WASHINGTON (Reuters) - The U.S. Defense Department has set up a new panel to study electronic warfare needs across the U.S. military and make recommendations to ensure the United States retains its competitive edge, a top Pentagon official said on Tuesday.
Pentagon acquisition chief Frank Kendall and Admiral James Winnefeld, vice chairman of the Joint Chiefs of Staff, will chair the panel, Deputy Secretary Robert Work told a conference hosted by McAleese & Associates and Credit Suisse.
Work said the United States still had greater capabilities in the electromagnetic spectrum than potential adversaries, but other countries were investing heavily.
“We still have a lead, but I think that lead is diminishing rapidly,” Work told the conference. He said he signed a memo creating the new electronic warfare programs council on Tuesday.
The move could spell good news for Boeing Co, which builds electronic attack jets for the Navy, but may open opportunities for U.S. rivals such as Raytheon Co and Northrop Grumman Corp as well as Britain’s BAE Systems Plc.
Kendall told reporters the new council’s review would help shape the Pentagon budget process, but it was unlikely to get the full $2 billion in extra funding for electronic warfare equipment recommended by the Defense Science Board last year.
He told the conference that he did not favor designating one service to manage all electronic warfares needs for the entire military, noting that he believed each of the services had its own needs and capabilities.

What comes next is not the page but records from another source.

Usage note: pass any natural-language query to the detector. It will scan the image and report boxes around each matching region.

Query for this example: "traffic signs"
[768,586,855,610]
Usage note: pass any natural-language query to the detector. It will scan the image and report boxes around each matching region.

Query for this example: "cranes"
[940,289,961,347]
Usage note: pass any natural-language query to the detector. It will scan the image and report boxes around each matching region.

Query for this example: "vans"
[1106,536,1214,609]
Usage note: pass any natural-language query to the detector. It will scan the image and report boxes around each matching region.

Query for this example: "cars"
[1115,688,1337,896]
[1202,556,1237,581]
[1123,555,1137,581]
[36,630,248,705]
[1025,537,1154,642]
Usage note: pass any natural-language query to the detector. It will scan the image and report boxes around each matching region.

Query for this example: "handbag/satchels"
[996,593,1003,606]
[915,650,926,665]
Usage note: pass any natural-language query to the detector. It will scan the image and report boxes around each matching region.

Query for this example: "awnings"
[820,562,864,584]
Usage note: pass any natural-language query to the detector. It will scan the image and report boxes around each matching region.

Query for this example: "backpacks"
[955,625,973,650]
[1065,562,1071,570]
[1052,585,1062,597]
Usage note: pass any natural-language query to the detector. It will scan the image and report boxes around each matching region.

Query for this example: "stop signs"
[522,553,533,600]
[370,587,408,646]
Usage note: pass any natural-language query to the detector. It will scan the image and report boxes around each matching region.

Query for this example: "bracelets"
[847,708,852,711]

The Navy is nearing the end of a separate study of electronic warfare requirements across the military services. A top admiral last week said the study would probably point to the need for more Boeing EA-18G electronic attack jets, but Boeing needed orders in fiscal 2016 to preserve the option of building more EA-18Gs in coming years.
Asked about the importance of extending the Boeing production line to maintain the option of buying more Growlers, Kendall said: “I’m more concerned about getting to the next-generation capability than buying the current version.”
He said he recognized Boeing’s interest in maintaining the production line, but its closure was inevitable.
“The problem is that even if Boeing gets another foreign sale,” he said, “at some point in the next few years for sure they’re going to have to shut down the line.”